Some of the views expressed in the following notes on newly approved products should be regarded as preliminary, as there may have been limited published data at the time of publication, and little experience in Australia of their safety or efficacy. However, the Editorial Executive Committee believes that comments made in good faith at an early stage may still be of value. Before new drugs are prescribed, the Committee believes it is important that more detailed information is obtained from the manufacturer's approved product information, a drug information centre or some other appropriate source.
Taxotere (Rhone-Poulenc Rorer)
vials containing 20 mg/0.5 mL and 80 mg/2 mL for dilution
Indication: cancer chemotherapy
The anticancer drug paclitaxel is derived from the bark of the pacific yew tree. Docetaxel is obtained from the young shoots of the tree. The two drugs have not been approved for identical indications, although they can both be used to treat metastatic breast cancer when previous therapy has been unsuccessful. Docetaxel is also approved for the treatment of patients with locally advanced or metastatic non-small cell lung cancer.
The drug is given as a one-hour infusion every 3 weeks.
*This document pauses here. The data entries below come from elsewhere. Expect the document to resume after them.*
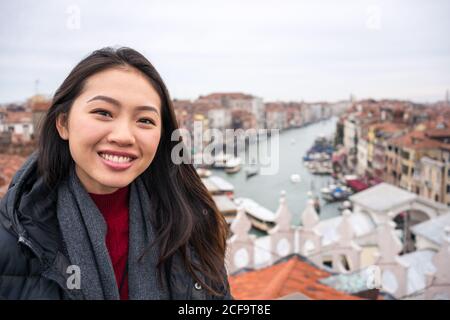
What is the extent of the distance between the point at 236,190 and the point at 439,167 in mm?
2074

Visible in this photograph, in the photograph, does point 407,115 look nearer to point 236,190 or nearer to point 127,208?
point 236,190

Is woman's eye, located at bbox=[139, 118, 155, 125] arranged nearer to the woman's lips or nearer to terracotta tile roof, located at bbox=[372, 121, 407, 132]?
the woman's lips

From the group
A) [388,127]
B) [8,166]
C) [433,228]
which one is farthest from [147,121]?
[388,127]

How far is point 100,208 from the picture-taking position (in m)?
0.64

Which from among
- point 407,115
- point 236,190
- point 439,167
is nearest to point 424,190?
point 439,167

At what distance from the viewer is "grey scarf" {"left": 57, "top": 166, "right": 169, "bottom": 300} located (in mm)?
581

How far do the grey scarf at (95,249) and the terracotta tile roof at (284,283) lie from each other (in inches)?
35.1

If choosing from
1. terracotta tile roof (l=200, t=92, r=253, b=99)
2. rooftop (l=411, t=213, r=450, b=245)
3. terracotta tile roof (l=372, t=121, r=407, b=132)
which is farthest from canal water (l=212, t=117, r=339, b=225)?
rooftop (l=411, t=213, r=450, b=245)

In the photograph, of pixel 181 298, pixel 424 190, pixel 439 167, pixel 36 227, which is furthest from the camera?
pixel 424 190

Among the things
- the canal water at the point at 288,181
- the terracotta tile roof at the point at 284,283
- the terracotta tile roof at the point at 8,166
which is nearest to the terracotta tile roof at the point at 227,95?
the canal water at the point at 288,181

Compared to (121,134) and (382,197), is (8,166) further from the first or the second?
(382,197)

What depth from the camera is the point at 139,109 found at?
0.60 meters

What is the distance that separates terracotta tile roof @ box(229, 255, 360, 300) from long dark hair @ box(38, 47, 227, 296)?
0.81 meters
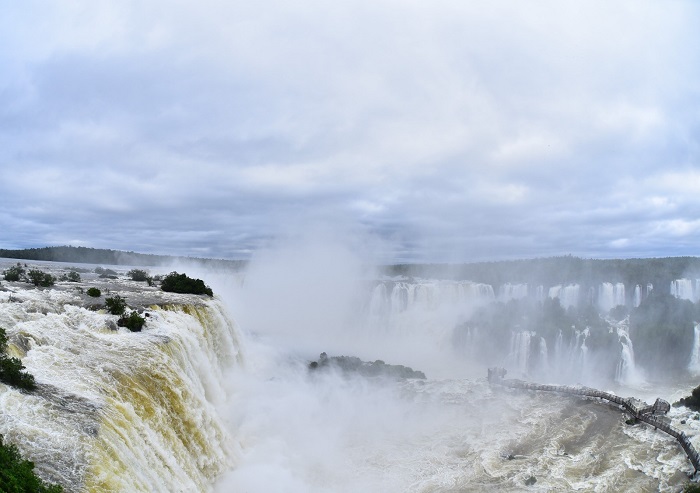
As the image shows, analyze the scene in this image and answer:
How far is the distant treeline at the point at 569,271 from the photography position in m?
59.4

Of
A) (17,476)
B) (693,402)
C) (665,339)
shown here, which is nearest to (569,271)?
(665,339)

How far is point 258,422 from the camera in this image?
2166 centimetres

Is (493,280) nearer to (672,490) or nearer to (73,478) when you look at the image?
(672,490)

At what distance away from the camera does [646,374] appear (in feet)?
142

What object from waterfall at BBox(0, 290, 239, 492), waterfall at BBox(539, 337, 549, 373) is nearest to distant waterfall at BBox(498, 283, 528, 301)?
waterfall at BBox(539, 337, 549, 373)

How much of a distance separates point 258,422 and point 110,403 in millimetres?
11339

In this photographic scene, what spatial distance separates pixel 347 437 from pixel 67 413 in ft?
50.0

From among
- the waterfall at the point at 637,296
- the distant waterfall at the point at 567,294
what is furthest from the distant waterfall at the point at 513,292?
the waterfall at the point at 637,296

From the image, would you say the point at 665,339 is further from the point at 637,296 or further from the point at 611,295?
the point at 611,295

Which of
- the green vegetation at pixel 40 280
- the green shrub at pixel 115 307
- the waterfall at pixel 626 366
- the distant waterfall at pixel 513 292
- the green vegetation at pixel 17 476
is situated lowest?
the waterfall at pixel 626 366

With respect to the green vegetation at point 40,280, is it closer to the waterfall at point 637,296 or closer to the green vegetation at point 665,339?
the green vegetation at point 665,339

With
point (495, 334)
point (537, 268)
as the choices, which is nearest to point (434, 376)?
point (495, 334)

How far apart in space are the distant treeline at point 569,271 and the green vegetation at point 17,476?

High intracellular concentrations are thought to result in disruption of the micro tubular network which is essential for mitosis. The drug is metabolised and most of the metabolites are excreted in the faeces within 48 hours.
Docetaxel can be used to treat locally advanced or metastatic non-small cell lung cancer. In previously untreated patients, the response rate is 31% compared with 19% in patients who have received treatment with platinum. Unfortunately, survival is only likely to be increased by a few months, but this may be important in a disease with a very poor prognosis.
Patients with locally advanced or metastatic breast cancer who do not respond to anthracycline also have a poor prognosis. Approximately half these patients will respond to docetaxel. The median duration of response is 27 weeks.
Docetaxel is cytotoxic and has many adverse effects. A severe neutropenia occurs in 75% of patients and can lead to fatal infections. Most patients will lose their hair and over 60% will develop rashes. Fluid retention also occurs in more than 60% of patients. It may present as oedema or effusions and is cumulative in incidence and severity. The onset of this adverse effect may be delayed if the patient begins oral steroids before each treatment. This premedication may also reduce the incidence and severity of the hypersensitivity reactions which occur in over 30% of patients.
As paclitaxel is a very expensive drug (over $1300 for 150 mg), the results of a comparative study of paclitaxel and docetaxel will be welcome.